Vicar’s Sermon – 14th September 2020

Matthew 18.21-35

On a Saturday this time last year, I was taking some bags of garden waste out to Stainton Grove tip in the back of our ‘2014 registered’ Vauxhall Meriva. I’d come back to the church, collected a few things from the vestry and climbed in the car to drive home: a warning light came on, a little red oil can. ‘Low in oil’ I thought, ‘I’ll deal with that after the weekend’. I drove home, parked on the drive, used our little Nissan on the Sunday and phoned Maudes’ Garages on Monday morning to sort out the oil problem. Stephen’s invitation to bring the car up to the garage proved impossible: the oil pump had failed, the engine had been starved of oil and the car seized up on the Vicarage drive – it had to be towed away. Four months out of its extended warranty the cost of replacing the oil pump and stripping down the engine outweighed the value of the car itself. It was sold for scrap. It may be some time before I can forgive Vauxhall: the proof of forgiveness will only come when I buy another vehicle.

Today’s reading comes from a chapter that is all about keeping the Christian family together. The question that kicks off our reading actually mentions ‘the church’ – ‘How often’ Peter asks ‘should I forgive a member of the church if they sin against me? Seven times?’ The answer (seventy-seven times) is Jesus’ way of saying ‘if your counting Peter then you’ve missed the point’.

Forgiveness lies at the heart of our Christian faith.

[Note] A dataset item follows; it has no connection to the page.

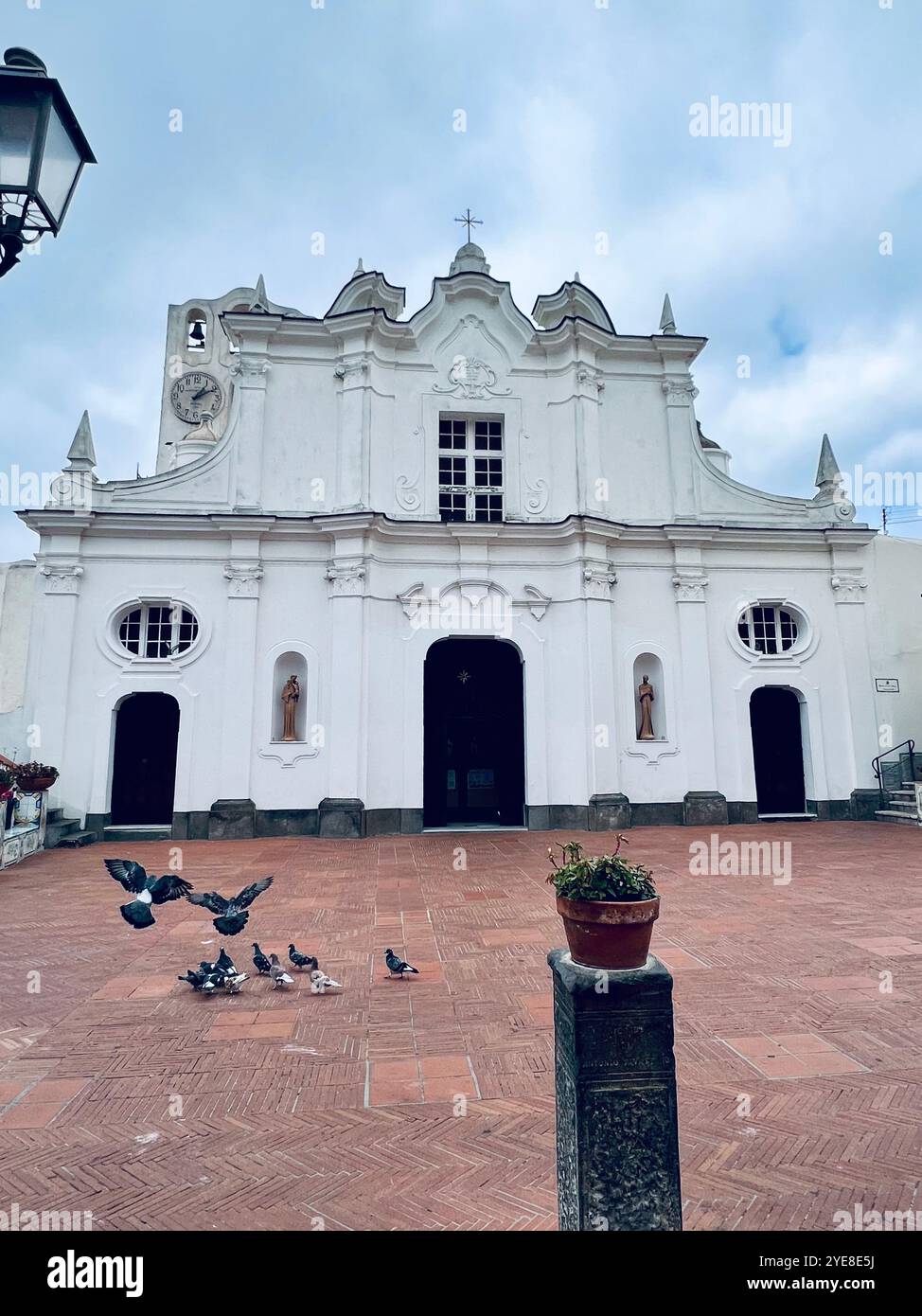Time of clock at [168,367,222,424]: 1:10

The example set before us in Jesus’ parable of a servant forgiven a huge debt by his king but who cannot then pass on this forgiveness to anyone else, ends with the king asking ‘Should you not have had mercy on your fellow slave, as I had mercy on you?’ We worship a God who forgives. Christians of all people should know that like the man in the parable, our lives have been given back to us by our Lord: a God whom we have hurt, failed, ignored, treated as nothing. This God, instead of writing us off, continues to want a relationship with us and the only way this can be achieved is if He himself bears the cost of our debt to Him.

Forgiveness is costly. The debt the King carried was immense. We learn forgiveness in our families – or at least some of us do. Families can be ‘schools of grace’: places where we rub up against one another, where we recognise that we are different as people and need to ‘bear with’ one another. Small, unspoken acts of forgiveness accompany our living well together. Where our families may fall short other institutions (perhaps especially schools) can help nurture respect and honesty in relationships and can teach us to disagree well (without retreating into bitter silence, not speaking to one another or ignoring one another). Forgiveness involves people trying to maintain their relationships against the odds: sometimes when we have been hurt we simply allow our relationships with others to wither – this or that person ceases to matter to us, we cut them out of our lives, cease to speak to them.

Again, Jesus’ teaching today is specifically offered to the church. There is a recognition here that following Jesus is done in community. Living closely alongside others will inevitably involve misunderstanding. It may well involve words or actions that are thoughtless or maybe exclude, overlook or hurt our fellow disciples. The King’s example says our relationships with one another are still important: when things go wrong we can’t write each other out of our lives– if we are to belong together we must learn to forgive.

On the surface, the man in our parable was forgiven by the king I don’t think he had taken to heart the forgiveness offered, for if he had, he would have been able to pass it on. The man’s actions suggest that he left the accounts room thinking he’d pulled the wool over the king’s eyes, that he’d got one over his master. His relationship with the King seems to have meant nothing to him.

Knowing ourselves to be forgiven is the foundation block for our being able to forgive others. Forgiveness and grace are what ‘oil’ the life of the Christian community, offering us a chance to pass these things on to others. Without grace and humility and costly forgiveness we seize up (like my car stuck on the drive) and we cannot function healthily as God’s family. So, it’s no wonder that churches are full of crosses: the world’s symbol of forgiveness. It’s no wonder that we break bread and wine as we remember Jesus’ bearing the cost of our debt to God. Forgiving others is just so hard we need, constantly, to remind ourselves of the forgiveness we have received from God to stand a chance of oiling the wheels of our common life together. How does the song go? ‘Freely, freely you have received. Freely, freely give.’ Amen to that.